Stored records
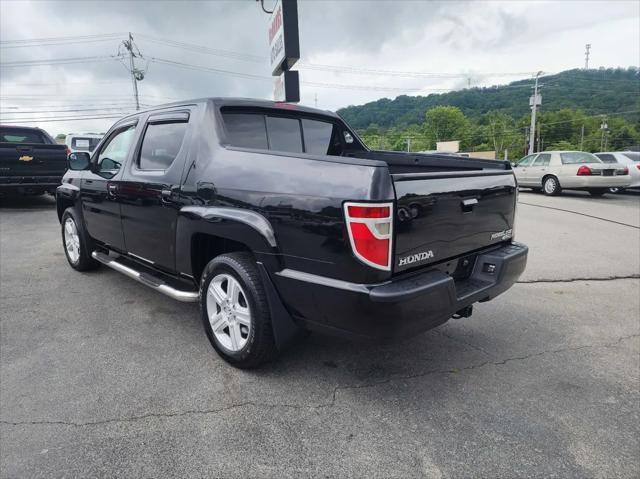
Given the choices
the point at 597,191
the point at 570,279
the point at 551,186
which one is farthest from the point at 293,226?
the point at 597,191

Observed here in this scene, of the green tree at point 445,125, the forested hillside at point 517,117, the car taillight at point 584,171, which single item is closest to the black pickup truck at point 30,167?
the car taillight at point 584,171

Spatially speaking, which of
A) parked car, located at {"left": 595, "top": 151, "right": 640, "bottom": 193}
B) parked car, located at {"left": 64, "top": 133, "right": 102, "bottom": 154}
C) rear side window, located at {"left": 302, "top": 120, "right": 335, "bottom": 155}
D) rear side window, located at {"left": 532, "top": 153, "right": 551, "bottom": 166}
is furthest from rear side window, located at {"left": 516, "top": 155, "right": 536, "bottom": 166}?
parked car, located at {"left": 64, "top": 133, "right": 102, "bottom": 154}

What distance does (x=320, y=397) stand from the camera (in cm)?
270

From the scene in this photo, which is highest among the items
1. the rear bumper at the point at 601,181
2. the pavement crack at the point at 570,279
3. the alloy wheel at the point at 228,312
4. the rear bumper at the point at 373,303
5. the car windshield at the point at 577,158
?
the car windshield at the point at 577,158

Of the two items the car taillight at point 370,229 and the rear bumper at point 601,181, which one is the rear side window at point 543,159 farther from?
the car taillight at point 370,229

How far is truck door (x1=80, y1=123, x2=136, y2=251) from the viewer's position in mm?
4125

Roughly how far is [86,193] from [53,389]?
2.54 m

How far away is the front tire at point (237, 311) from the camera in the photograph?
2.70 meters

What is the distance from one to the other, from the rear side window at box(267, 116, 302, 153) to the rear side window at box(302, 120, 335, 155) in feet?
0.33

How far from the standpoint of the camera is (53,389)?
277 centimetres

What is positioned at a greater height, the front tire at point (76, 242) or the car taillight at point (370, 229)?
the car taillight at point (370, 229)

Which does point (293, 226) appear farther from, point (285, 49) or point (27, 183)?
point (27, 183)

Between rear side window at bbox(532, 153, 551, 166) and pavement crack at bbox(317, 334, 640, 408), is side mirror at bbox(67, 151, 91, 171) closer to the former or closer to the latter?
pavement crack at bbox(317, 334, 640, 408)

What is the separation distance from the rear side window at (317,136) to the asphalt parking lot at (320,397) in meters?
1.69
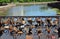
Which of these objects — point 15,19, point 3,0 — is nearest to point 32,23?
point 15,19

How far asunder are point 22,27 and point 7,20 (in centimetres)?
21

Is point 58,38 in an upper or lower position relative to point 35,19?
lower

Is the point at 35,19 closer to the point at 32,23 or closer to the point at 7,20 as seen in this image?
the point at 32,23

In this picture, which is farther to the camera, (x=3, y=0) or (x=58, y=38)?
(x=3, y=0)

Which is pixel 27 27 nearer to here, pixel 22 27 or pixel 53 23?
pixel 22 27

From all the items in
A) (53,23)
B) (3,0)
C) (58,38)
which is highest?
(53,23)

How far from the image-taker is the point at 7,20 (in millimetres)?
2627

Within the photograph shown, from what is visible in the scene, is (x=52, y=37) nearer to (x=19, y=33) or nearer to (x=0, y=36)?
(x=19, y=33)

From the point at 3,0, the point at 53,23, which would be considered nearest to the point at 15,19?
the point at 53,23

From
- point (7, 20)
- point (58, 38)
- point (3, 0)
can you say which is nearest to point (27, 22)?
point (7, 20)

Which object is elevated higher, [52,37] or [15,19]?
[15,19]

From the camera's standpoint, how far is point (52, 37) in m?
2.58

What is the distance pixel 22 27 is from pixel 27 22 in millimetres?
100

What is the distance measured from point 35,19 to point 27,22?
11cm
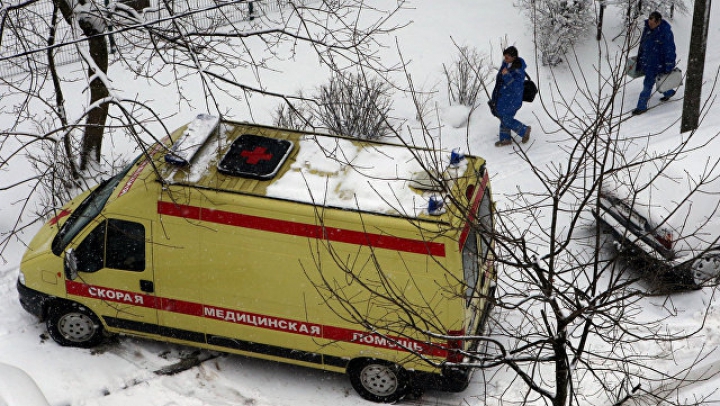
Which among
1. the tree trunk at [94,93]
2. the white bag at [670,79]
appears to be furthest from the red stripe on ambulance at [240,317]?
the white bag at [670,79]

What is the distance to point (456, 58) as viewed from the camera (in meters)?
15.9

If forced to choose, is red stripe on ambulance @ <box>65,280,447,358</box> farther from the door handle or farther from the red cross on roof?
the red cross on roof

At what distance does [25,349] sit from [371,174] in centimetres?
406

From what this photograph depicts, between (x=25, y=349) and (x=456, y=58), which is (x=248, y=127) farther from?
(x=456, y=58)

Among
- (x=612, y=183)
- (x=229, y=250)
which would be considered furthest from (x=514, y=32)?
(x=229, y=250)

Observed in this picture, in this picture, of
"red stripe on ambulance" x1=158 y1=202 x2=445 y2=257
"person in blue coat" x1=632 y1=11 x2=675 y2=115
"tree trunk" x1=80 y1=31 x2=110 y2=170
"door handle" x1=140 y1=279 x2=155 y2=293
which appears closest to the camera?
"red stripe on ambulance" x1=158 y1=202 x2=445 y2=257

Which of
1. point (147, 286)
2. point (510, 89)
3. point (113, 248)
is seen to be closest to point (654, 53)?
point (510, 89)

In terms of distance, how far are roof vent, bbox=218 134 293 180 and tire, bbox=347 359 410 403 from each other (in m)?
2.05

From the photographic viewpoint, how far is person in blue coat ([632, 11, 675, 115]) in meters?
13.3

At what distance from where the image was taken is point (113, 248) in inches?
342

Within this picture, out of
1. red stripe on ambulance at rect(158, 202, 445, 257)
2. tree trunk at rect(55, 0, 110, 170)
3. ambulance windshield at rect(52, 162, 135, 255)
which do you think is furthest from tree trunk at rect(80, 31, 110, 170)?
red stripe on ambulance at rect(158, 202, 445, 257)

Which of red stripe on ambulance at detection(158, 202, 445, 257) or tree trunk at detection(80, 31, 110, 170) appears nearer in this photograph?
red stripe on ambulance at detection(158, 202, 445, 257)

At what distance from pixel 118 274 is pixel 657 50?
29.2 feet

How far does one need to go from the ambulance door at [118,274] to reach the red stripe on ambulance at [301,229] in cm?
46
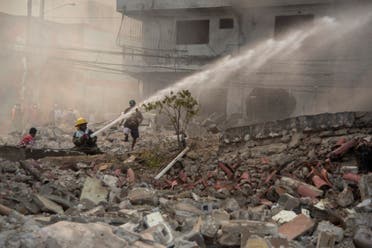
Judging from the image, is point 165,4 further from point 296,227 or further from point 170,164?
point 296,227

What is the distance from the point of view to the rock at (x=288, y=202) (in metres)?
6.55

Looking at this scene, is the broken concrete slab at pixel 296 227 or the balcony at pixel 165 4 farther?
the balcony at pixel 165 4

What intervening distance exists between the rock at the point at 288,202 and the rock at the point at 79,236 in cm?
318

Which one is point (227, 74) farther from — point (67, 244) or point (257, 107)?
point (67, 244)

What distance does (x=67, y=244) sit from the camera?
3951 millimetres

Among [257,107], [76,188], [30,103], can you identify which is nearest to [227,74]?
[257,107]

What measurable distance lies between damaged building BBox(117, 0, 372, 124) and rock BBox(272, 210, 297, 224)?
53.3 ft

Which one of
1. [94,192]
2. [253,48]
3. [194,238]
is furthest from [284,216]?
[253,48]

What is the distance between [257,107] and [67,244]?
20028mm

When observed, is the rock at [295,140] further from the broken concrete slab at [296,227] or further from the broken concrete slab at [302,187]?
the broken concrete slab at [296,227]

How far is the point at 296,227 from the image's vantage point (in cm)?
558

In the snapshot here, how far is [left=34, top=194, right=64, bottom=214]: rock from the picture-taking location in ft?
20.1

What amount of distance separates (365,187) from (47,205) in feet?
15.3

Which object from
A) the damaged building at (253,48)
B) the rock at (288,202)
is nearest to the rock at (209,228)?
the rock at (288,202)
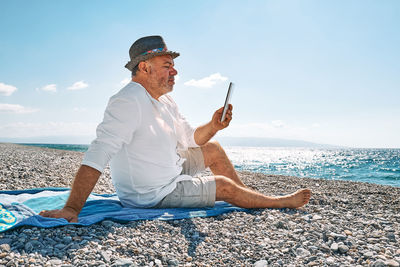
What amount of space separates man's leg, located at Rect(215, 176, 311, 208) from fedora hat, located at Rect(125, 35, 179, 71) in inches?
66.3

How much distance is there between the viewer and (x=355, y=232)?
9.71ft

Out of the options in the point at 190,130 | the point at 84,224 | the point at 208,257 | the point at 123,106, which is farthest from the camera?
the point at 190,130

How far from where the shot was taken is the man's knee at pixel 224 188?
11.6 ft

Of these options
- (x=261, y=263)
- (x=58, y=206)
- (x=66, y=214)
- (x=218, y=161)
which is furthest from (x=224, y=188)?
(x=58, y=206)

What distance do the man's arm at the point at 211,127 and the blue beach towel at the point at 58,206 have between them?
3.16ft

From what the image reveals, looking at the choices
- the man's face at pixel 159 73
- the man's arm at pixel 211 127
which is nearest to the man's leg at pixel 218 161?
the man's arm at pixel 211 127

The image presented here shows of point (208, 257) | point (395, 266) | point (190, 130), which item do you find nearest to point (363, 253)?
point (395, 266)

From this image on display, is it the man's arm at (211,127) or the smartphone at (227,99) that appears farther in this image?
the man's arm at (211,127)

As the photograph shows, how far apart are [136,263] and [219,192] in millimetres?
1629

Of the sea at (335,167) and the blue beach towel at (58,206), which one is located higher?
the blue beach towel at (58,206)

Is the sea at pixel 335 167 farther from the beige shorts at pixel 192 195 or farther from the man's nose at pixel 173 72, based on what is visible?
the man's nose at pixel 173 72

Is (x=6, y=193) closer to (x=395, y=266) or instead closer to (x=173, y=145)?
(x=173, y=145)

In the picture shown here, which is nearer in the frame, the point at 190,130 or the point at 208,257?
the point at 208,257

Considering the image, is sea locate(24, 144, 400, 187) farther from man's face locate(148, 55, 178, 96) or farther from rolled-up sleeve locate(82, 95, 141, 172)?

■ **The task**: Write out the records as a numbered list, from the line containing "Of these options" through the end of the records, skipping blank lines.

■ **Solution for this exercise**:
1. Of these options
2. - (x=261, y=263)
3. - (x=58, y=206)
4. - (x=66, y=214)
5. - (x=218, y=161)
6. which is furthest from (x=224, y=188)?
7. (x=58, y=206)
8. What distance do the man's arm at the point at 211,127 and the blue beach towel at the point at 58,206 have between them?
9. 3.16ft
10. From what the image reveals, looking at the choices
11. - the man's face at pixel 159 73
12. - the man's arm at pixel 211 127
13. which is nearest to the man's leg at pixel 218 161?
14. the man's arm at pixel 211 127
15. The image presented here shows of point (208, 257) | point (395, 266) | point (190, 130), which item do you find nearest to point (363, 253)?
16. point (395, 266)
17. From this image on display, is it the man's arm at (211,127) or the smartphone at (227,99) that appears farther in this image?
18. the man's arm at (211,127)
19. As the photograph shows, how far apart are [136,263] and [219,192] in millimetres?
20. 1629
21. Of the sea at (335,167) and the blue beach towel at (58,206), which one is located higher?
22. the blue beach towel at (58,206)
23. Is the sea at pixel 335 167 farther from the beige shorts at pixel 192 195 or farther from the man's nose at pixel 173 72, based on what is visible?
24. the man's nose at pixel 173 72
25. Is (x=6, y=193) closer to (x=395, y=266) or instead closer to (x=173, y=145)?
26. (x=173, y=145)
27. In the picture shown here, which is nearer in the frame, the point at 190,130 or the point at 208,257?
28. the point at 208,257
29. Considering the image, is sea locate(24, 144, 400, 187) farther from man's face locate(148, 55, 178, 96) or farther from rolled-up sleeve locate(82, 95, 141, 172)?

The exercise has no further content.